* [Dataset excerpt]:
▼▼▼

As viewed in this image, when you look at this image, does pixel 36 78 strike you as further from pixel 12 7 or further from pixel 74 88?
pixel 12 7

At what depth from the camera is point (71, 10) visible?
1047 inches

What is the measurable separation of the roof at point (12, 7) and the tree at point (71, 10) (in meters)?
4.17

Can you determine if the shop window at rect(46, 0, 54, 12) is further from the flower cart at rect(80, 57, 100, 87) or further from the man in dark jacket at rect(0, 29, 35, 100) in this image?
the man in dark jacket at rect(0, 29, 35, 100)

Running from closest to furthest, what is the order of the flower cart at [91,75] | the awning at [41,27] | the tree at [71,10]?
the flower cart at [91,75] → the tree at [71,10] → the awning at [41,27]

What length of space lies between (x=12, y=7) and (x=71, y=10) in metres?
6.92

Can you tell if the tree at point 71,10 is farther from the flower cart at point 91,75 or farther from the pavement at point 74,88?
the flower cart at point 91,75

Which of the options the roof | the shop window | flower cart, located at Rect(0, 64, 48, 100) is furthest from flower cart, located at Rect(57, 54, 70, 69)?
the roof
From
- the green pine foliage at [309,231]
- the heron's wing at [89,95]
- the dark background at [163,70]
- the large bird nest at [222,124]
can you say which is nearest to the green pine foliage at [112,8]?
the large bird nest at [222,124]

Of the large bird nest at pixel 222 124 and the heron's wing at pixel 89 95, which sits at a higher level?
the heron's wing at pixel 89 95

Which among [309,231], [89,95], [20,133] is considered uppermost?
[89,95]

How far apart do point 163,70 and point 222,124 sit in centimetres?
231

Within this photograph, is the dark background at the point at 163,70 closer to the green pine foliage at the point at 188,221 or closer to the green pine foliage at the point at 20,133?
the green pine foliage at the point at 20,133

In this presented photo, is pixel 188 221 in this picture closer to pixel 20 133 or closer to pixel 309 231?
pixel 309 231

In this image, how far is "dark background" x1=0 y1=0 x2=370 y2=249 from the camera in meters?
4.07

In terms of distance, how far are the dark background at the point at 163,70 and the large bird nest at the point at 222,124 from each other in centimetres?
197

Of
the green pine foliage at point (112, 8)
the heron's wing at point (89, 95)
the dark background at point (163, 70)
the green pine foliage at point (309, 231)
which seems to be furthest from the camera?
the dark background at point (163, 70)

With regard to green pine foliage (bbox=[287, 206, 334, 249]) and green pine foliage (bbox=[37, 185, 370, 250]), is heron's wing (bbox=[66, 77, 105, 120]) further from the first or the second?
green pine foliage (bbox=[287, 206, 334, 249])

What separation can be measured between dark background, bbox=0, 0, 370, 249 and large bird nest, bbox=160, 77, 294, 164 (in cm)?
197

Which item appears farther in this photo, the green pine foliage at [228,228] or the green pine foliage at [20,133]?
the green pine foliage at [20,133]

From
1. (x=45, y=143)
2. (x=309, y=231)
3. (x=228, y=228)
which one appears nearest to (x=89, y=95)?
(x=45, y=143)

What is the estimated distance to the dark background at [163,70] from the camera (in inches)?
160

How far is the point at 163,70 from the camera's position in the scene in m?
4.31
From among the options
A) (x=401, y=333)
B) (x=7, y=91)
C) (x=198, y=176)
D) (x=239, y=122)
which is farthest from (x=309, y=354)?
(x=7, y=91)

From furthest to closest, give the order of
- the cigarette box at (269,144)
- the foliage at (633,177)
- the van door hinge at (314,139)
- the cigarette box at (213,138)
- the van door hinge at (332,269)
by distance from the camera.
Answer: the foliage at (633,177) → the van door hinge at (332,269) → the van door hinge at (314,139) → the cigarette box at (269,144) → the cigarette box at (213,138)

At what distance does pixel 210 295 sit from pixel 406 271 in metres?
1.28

▲▲▲

* [Challenge]: Copy all of the records above, word for word, with nothing changed.

* [Response to the task]:
As viewed in this image, when you look at this image, does pixel 36 78 strike you as further from pixel 12 7 or further from pixel 74 88?
pixel 12 7

At what depth from the camera is point (71, 10) visible?
1047 inches

What is the measurable separation of the roof at point (12, 7) and the tree at point (71, 10) (in meters)?
4.17

Can you determine if the shop window at rect(46, 0, 54, 12) is further from the flower cart at rect(80, 57, 100, 87) or further from the man in dark jacket at rect(0, 29, 35, 100) in this image?
the man in dark jacket at rect(0, 29, 35, 100)

Running from closest to furthest, what is the order of the flower cart at [91,75] | the awning at [41,27] | the tree at [71,10]?
the flower cart at [91,75] → the tree at [71,10] → the awning at [41,27]

What length of space lies between (x=12, y=7) and (x=71, y=10) in metres?
6.92

Can you tell if the tree at point 71,10 is farther from the flower cart at point 91,75 or farther from the pavement at point 74,88?
the flower cart at point 91,75

Which of the options the roof | the shop window | flower cart, located at Rect(0, 64, 48, 100) is furthest from flower cart, located at Rect(57, 54, 70, 69)?
the roof
From
- the green pine foliage at [309,231]
- the heron's wing at [89,95]
- the dark background at [163,70]
- the large bird nest at [222,124]
can you say which is nearest to the green pine foliage at [112,8]?
the large bird nest at [222,124]

Of the large bird nest at pixel 222 124 and the heron's wing at pixel 89 95, which sits at a higher level?
the heron's wing at pixel 89 95

Which among [309,231], [89,95], [20,133] is considered uppermost?
[89,95]

How far apart do point 163,70 and point 222,124 sit in centimetres?
231

Within this photograph, is the dark background at the point at 163,70 closer to the green pine foliage at the point at 188,221 or closer to the green pine foliage at the point at 20,133?
the green pine foliage at the point at 20,133

In this presented photo, is pixel 188 221 in this picture closer to pixel 20 133 or closer to pixel 309 231?
pixel 309 231

In this image, how far is "dark background" x1=0 y1=0 x2=370 y2=249 from the camera in meters?
4.07

In terms of distance, how far are the dark background at the point at 163,70 and the large bird nest at the point at 222,124 from each other in centimetres?
197

Of
the green pine foliage at point (112, 8)
the heron's wing at point (89, 95)
the dark background at point (163, 70)
the green pine foliage at point (309, 231)
which seems to be furthest from the camera?
the dark background at point (163, 70)

With regard to green pine foliage (bbox=[287, 206, 334, 249]) and green pine foliage (bbox=[37, 185, 370, 250]), is heron's wing (bbox=[66, 77, 105, 120]) further from the first or the second?
green pine foliage (bbox=[287, 206, 334, 249])

What separation can be measured between dark background, bbox=0, 0, 370, 249 and large bird nest, bbox=160, 77, 294, 164 (in cm)?
197

Which item appears farther in this photo, the green pine foliage at [228,228] or the green pine foliage at [20,133]?
the green pine foliage at [20,133]

From
1. (x=45, y=143)
2. (x=309, y=231)
3. (x=228, y=228)
which one appears nearest to (x=89, y=95)?
(x=45, y=143)

What is the estimated distance to the dark background at [163,70] from the camera (in inches)?
160

How far is the point at 163,70 from the camera's position in the scene in m?
4.31
From among the options
A) (x=401, y=333)
B) (x=7, y=91)
C) (x=198, y=176)
D) (x=239, y=122)
which is farthest from (x=309, y=354)?
(x=7, y=91)

From furthest to closest, give the order of
- the cigarette box at (269,144)
- the foliage at (633,177)
- the van door hinge at (314,139)
- the cigarette box at (213,138)
- the van door hinge at (332,269)
by distance from the camera.
Answer: the foliage at (633,177) → the van door hinge at (332,269) → the van door hinge at (314,139) → the cigarette box at (269,144) → the cigarette box at (213,138)

At what distance does pixel 210 295 sit from pixel 406 271 in metres?
1.28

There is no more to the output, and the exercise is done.